Annelerinin kaderlerini değiştirdiğini anlayan Ahmet ve Yasemin, onlarla yüzleşir. Yasemin, mektubu okuduktan sonra Nezahat Hanım'a bağırarak evi terk eder. Ahmet de annesinden hesap sorar. Ancak Selma Hanım, Yasemin'i Necdet'le evlendiği suçlayarak kendini aklamaya çalışır.
Nezahat Hanım, mektubu nasıl aldığını ve sakladığını Işık'a anlatır. Küçük kızının bu konuda onu anlayacağını ve destekleyeceğini umar.
Ancak Işık annesinin beklediği tepkiyi vermez. Ablasının Ahmet'i çok sevdiğini ve ondan ayrıldıktan sonra ne kadar üzüldüğünü bilmektedir.
Nezahat Hanım, Işık'ın sözleriyle derinden sarsılır. Yasemin'in Necdet ile evliliğinde çok mutlu olmadığını o da hissetmektedir.
Işık, saatlerdir ağlayan annesine sarılır ve ona moral vermeye çalışır.
Ahmet, evden çıktıktan sonra da sakinleşemez. Bunca yıldır çektiği acının sorumlusunun kendi annesi olduğunu öğrenmek onu yıkmıştır.
Yasemin, elinde mektupla evinin önünde arabanın içinde oturmaktadır. Gözlerini siler ve gerçek hayatla yüzleşir.
Evde küçük kızının onu beklediğini düşünür. Artık sorumlulukları olan bir annedir.
Yasemin eve girdiğinde Necdet ve Rüya sofrayı hazırlamaktadır. Baba-kız Yasemin'i büyük bir neşeyle karşılar.

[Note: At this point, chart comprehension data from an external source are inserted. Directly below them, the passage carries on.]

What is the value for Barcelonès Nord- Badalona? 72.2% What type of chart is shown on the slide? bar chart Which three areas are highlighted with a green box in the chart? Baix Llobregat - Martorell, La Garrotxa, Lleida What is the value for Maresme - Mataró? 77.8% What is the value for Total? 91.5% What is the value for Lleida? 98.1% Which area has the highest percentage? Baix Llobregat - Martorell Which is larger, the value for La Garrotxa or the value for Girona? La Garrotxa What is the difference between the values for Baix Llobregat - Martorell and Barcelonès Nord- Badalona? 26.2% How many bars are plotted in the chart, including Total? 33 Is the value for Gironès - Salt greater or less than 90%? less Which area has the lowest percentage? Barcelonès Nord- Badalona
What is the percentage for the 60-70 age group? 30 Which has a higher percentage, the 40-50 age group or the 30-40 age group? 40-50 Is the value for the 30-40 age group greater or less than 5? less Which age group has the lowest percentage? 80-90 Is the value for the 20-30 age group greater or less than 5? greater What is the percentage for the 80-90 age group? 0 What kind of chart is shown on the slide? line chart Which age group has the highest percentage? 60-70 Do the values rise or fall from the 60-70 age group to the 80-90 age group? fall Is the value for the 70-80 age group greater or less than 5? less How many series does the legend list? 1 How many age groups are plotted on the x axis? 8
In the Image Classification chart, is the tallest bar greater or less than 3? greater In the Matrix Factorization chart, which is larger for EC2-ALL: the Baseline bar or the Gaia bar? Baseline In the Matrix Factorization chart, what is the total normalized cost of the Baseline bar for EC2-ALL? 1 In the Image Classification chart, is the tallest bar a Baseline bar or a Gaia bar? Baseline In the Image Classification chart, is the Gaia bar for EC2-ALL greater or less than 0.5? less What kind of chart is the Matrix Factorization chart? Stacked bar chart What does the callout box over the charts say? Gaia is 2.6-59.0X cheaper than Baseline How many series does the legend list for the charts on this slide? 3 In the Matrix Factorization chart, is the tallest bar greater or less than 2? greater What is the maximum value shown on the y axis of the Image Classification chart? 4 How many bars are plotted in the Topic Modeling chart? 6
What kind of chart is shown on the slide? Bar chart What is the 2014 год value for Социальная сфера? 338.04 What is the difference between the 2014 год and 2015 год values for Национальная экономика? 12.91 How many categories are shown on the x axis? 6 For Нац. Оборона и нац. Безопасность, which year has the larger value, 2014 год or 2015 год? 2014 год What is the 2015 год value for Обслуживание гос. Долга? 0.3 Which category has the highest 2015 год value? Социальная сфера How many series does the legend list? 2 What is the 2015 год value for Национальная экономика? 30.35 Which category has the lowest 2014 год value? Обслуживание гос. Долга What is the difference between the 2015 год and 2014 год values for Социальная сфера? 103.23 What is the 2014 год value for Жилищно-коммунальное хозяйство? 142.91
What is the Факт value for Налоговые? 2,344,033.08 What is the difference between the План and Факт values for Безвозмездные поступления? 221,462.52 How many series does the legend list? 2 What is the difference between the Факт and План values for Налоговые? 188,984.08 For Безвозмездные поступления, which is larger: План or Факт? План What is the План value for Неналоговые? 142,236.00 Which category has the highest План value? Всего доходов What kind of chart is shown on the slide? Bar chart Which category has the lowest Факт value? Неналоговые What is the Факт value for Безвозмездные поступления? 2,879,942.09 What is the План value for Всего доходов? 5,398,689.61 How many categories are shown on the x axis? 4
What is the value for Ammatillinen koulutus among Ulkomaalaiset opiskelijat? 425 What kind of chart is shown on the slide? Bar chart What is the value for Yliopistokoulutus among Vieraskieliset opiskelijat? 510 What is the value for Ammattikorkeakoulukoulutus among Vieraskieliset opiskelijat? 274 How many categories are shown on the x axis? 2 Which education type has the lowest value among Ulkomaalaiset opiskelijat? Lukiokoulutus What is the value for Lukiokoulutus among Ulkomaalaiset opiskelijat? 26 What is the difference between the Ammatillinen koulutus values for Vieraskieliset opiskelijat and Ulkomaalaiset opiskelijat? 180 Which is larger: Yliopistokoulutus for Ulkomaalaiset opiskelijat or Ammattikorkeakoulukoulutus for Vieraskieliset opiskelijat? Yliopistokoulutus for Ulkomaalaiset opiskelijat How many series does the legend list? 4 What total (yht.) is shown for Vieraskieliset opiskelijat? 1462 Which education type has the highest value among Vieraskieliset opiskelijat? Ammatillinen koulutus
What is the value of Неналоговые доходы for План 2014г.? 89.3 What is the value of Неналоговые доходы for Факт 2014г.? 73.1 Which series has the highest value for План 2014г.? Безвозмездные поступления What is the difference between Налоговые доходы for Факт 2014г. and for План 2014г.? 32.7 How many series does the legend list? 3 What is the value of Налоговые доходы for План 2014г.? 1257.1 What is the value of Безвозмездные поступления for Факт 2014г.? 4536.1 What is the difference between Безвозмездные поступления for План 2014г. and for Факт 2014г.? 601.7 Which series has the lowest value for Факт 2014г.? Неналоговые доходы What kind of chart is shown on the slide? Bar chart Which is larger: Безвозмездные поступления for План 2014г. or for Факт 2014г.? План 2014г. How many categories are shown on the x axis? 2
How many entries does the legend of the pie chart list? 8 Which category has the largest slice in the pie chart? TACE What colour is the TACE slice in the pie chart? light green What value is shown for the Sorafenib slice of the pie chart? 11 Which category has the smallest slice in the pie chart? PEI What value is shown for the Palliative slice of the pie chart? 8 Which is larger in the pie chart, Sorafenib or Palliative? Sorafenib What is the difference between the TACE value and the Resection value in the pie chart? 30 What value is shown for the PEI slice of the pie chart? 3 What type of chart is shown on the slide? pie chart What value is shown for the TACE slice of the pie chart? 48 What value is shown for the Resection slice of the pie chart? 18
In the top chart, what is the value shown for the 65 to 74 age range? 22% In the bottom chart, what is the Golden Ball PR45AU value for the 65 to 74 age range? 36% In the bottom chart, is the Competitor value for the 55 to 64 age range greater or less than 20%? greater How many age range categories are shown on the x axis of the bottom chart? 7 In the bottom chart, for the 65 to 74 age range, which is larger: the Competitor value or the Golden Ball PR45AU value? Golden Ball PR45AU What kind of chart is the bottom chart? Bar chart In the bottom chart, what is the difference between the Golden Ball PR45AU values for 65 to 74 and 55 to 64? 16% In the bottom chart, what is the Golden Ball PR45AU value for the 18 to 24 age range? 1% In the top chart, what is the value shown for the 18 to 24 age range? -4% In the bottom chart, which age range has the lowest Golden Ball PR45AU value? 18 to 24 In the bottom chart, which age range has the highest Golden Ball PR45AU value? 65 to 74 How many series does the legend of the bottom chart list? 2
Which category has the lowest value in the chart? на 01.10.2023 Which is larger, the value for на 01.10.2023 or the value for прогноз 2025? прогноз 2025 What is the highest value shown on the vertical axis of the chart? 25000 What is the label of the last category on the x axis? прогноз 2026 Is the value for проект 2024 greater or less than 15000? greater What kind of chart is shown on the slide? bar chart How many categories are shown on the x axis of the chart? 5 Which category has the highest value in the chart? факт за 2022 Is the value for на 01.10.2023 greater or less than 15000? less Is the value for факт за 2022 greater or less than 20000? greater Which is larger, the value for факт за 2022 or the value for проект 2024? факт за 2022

Lale de Rüya'yı özlemiş ve akşam yemeğine gelmiştir. Yasemin, kendini toparlamaya çalışır.
Lale, heyecanlı bir halde masaya oturur.
Rüya önce biraz isteksiz davranır. İsteğini dile getirmesi için halasına baskı yapar. Ancak Lale, bu konuyu Rüya'nın açmasını istemektedir. Küçük kız sonunda baklayı ağzından çıkarır.
Necdet, kızının açıklaması karşısında ne söyleyeceğini bilemez. Yasemin ise, gözlerini öne eğer.
Necdet, Rüya'nın yanağını okşayarak esprili bir dille küçük kızının büyümesini beklediklerini söyler.
Selma Hanım, eşine ve kızına Ahmet'le yaşadıkları tartışmayı anlatır. Defne, ağabeyini haklı bulmaktadır.
Selma Hanım, oğlunun nerede olduğunu merak etmektedir. Defne, ağabeyinin Büyükada'da olduğundan emindir.
Şevket Bey, Selma Hanım'dan sakin olmasını rica eder. Ertesi gün Ahmet'i bulacağını söyler.